**EXERCISE DESCRIPTION**
Recast the data starting at the line containing "Bath - 15 Pinehollow" and ending at the line containing "Photo - 3057 Aspen Leaf Way" as a JSON list of strings, one string per line, with blank lines omitted.

**DATA EXTRACT**

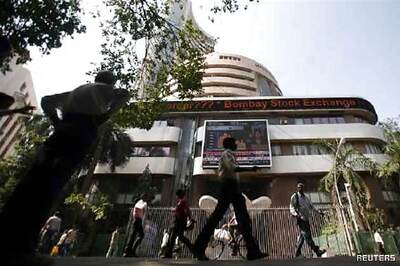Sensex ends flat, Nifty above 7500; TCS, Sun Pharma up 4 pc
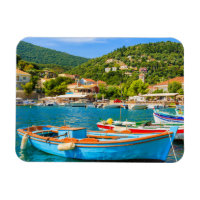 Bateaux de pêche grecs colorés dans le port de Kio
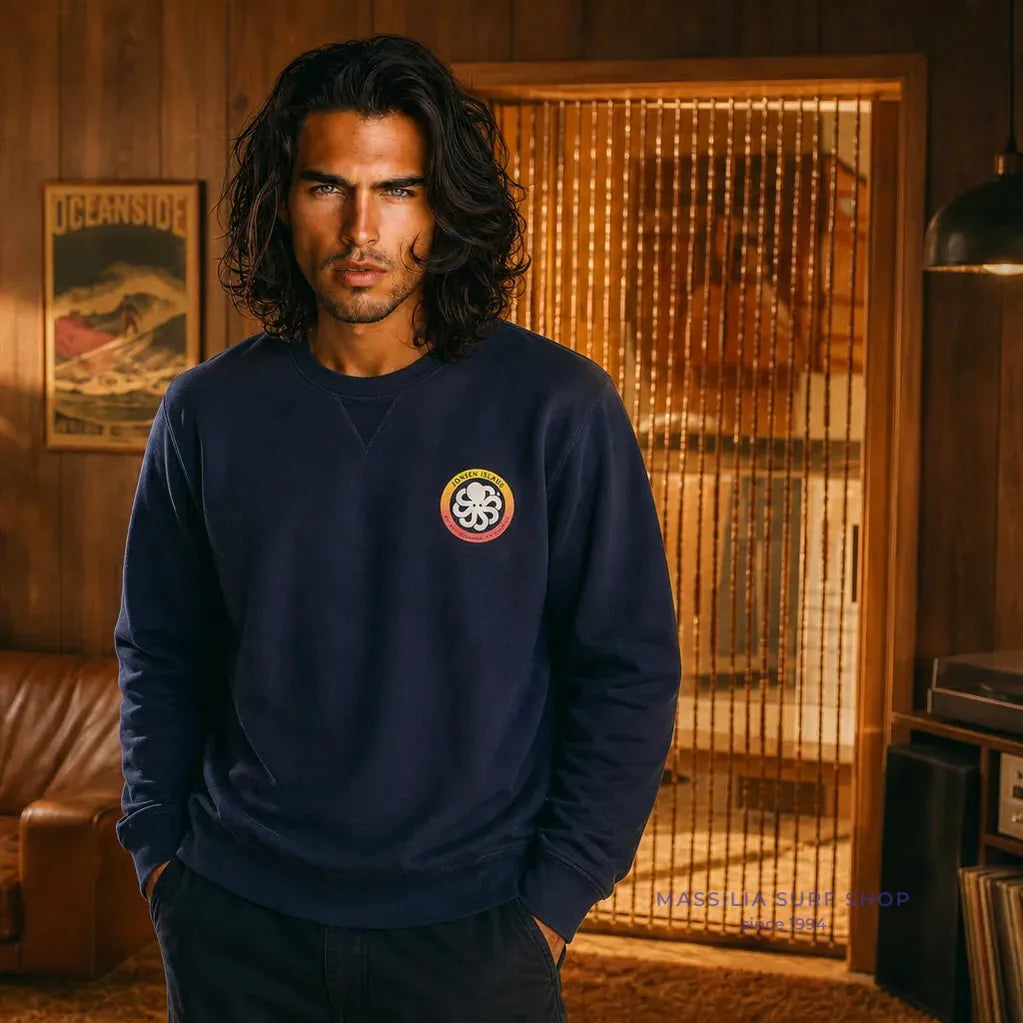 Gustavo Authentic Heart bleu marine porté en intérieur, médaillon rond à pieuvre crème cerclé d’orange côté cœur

--

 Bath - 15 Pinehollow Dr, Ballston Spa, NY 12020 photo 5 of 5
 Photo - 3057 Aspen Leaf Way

**FINISHED TASK**
[
  " Bath - 15 Pinehollow Dr, Ballston Spa, NY 12020 photo 5 of 5",
  " Photo - 3057 Aspen Leaf Way"
]